> **PROBLEM**: Give the part of the items that opens with the line containing "Among tree at" and runs through the end of the items as a JSON list of strings, one string per line, leaving out blank lines.

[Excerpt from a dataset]
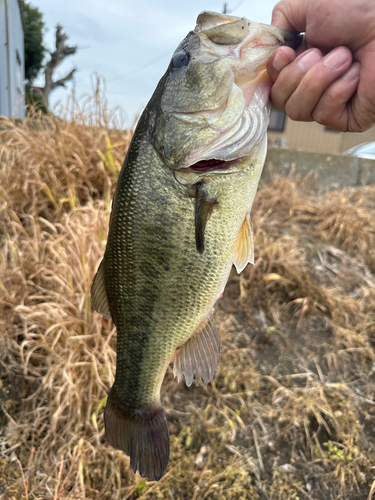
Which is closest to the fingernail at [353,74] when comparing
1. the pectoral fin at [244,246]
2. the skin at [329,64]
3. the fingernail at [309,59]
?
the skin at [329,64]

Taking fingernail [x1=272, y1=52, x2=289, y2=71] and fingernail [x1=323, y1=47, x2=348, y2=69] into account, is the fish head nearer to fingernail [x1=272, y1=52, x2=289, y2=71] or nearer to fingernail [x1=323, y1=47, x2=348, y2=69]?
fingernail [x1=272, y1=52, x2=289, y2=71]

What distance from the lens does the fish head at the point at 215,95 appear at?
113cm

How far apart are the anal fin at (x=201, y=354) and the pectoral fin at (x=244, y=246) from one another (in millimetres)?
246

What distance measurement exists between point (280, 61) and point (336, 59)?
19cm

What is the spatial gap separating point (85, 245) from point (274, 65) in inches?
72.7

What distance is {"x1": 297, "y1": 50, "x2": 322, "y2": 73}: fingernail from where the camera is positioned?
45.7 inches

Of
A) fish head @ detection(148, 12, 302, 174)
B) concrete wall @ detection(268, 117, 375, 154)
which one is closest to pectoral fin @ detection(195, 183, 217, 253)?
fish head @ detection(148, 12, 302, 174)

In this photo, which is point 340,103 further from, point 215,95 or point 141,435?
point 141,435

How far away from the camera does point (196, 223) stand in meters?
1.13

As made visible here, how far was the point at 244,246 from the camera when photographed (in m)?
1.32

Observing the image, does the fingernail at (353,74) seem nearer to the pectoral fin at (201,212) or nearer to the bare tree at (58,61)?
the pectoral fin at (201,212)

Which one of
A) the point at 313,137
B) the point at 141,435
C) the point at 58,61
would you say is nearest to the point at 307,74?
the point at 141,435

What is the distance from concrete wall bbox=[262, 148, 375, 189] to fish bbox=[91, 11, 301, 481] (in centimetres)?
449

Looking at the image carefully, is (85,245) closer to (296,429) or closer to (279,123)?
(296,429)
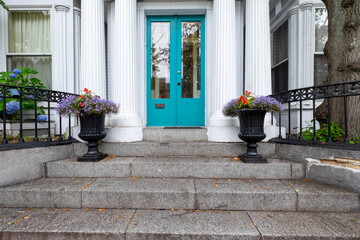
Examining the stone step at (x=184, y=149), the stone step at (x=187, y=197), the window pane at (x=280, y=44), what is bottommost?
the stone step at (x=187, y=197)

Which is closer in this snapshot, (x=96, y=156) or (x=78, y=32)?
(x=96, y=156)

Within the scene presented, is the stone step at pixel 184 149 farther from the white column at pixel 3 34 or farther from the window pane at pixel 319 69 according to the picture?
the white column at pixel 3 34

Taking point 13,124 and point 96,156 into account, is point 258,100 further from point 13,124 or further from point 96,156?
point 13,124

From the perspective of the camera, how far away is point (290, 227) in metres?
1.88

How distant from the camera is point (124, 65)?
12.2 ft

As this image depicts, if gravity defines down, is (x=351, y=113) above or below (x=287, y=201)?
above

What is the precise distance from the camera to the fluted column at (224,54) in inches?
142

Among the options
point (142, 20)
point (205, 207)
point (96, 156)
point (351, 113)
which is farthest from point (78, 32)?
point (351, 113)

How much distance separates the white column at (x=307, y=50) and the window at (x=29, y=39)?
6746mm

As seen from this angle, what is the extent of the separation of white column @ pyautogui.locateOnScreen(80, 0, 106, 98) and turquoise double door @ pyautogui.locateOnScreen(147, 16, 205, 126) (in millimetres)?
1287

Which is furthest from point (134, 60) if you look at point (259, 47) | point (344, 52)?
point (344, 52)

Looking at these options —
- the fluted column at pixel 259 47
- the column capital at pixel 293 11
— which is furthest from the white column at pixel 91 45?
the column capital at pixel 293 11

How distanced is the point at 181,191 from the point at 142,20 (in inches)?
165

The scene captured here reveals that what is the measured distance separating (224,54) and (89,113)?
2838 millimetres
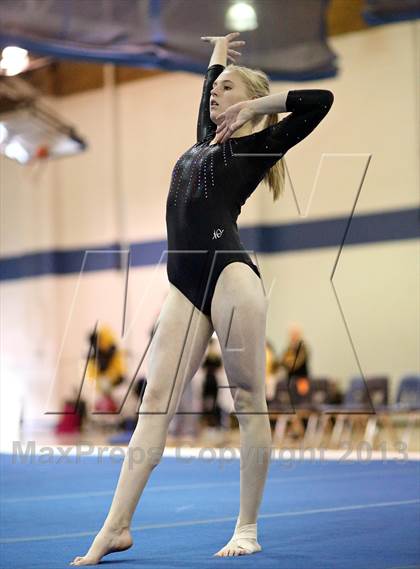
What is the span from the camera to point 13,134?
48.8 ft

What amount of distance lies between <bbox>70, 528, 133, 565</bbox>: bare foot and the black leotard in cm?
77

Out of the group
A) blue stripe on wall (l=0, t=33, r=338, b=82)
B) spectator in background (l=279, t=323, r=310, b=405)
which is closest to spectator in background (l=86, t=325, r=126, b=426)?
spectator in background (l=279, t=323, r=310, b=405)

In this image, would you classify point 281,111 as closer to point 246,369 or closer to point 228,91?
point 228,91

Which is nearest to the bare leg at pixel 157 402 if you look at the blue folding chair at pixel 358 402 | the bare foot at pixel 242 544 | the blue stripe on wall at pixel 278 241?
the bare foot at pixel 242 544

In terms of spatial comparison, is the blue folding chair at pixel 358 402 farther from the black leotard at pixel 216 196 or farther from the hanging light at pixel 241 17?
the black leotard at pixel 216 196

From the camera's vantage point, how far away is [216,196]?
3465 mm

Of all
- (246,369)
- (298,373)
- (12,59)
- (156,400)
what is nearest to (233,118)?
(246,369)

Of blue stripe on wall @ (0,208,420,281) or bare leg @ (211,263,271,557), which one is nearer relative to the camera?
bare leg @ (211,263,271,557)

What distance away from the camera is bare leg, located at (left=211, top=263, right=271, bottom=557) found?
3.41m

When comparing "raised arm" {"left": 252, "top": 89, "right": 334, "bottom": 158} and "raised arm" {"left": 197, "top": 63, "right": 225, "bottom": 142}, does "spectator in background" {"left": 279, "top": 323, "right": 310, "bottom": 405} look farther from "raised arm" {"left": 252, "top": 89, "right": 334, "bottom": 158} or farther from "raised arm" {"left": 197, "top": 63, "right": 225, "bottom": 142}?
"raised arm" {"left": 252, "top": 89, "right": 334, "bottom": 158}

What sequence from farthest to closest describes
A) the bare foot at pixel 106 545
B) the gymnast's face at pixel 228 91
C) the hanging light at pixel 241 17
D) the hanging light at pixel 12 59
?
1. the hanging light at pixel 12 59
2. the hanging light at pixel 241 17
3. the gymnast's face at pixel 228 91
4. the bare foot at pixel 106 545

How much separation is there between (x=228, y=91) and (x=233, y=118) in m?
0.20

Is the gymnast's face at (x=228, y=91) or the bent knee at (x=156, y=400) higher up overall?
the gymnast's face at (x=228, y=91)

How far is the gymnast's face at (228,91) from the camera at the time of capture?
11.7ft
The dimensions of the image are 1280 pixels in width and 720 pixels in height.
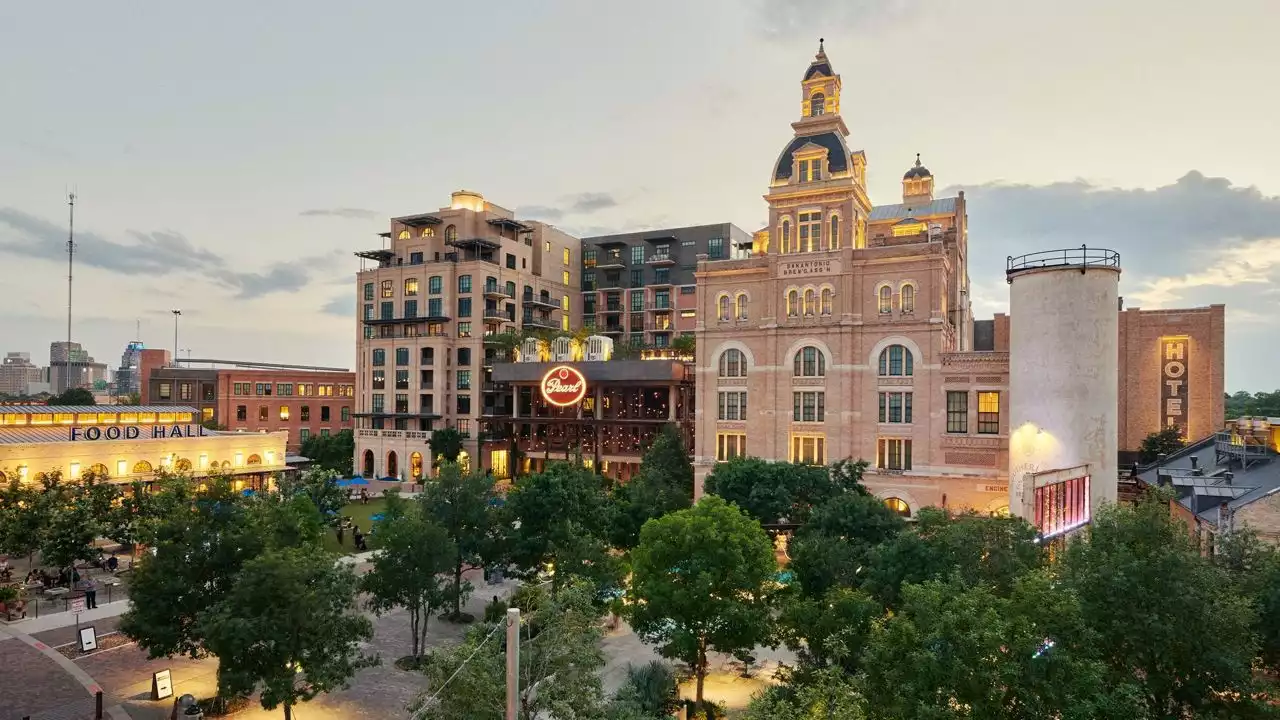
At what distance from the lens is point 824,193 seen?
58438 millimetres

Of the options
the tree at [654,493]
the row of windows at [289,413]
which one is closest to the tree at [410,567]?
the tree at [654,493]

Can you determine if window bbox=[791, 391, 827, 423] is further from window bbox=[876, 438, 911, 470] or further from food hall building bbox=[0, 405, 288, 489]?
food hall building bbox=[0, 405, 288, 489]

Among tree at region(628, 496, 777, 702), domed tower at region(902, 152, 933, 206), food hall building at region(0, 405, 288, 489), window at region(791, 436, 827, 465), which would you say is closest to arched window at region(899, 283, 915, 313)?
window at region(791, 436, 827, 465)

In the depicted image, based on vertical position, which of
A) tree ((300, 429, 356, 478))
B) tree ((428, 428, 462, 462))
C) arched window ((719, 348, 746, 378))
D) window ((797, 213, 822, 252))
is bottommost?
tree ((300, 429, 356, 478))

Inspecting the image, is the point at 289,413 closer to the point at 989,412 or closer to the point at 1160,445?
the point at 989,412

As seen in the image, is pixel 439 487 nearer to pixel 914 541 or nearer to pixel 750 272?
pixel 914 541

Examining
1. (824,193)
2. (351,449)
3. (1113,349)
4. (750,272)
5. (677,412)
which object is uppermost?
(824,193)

> **FINAL ANSWER**:
[
  "Among tree at region(628, 496, 777, 702), domed tower at region(902, 152, 933, 206), food hall building at region(0, 405, 288, 489), window at region(791, 436, 827, 465), which would you say is closest to arched window at region(899, 283, 915, 313)?",
  "window at region(791, 436, 827, 465)",
  "In the depicted image, based on vertical position, which of",
  "A) tree ((300, 429, 356, 478))",
  "B) tree ((428, 428, 462, 462))",
  "C) arched window ((719, 348, 746, 378))",
  "D) window ((797, 213, 822, 252))",
  "is bottommost?",
  "tree ((300, 429, 356, 478))",
  "Inspecting the image, is the point at 289,413 closer to the point at 989,412 or closer to the point at 1160,445?",
  "the point at 989,412",
  "As seen in the image, is pixel 439 487 nearer to pixel 914 541 or nearer to pixel 750 272?",
  "pixel 914 541",
  "Examining",
  "1. (824,193)",
  "2. (351,449)",
  "3. (1113,349)",
  "4. (750,272)",
  "5. (677,412)",
  "which object is uppermost?",
  "(824,193)"
]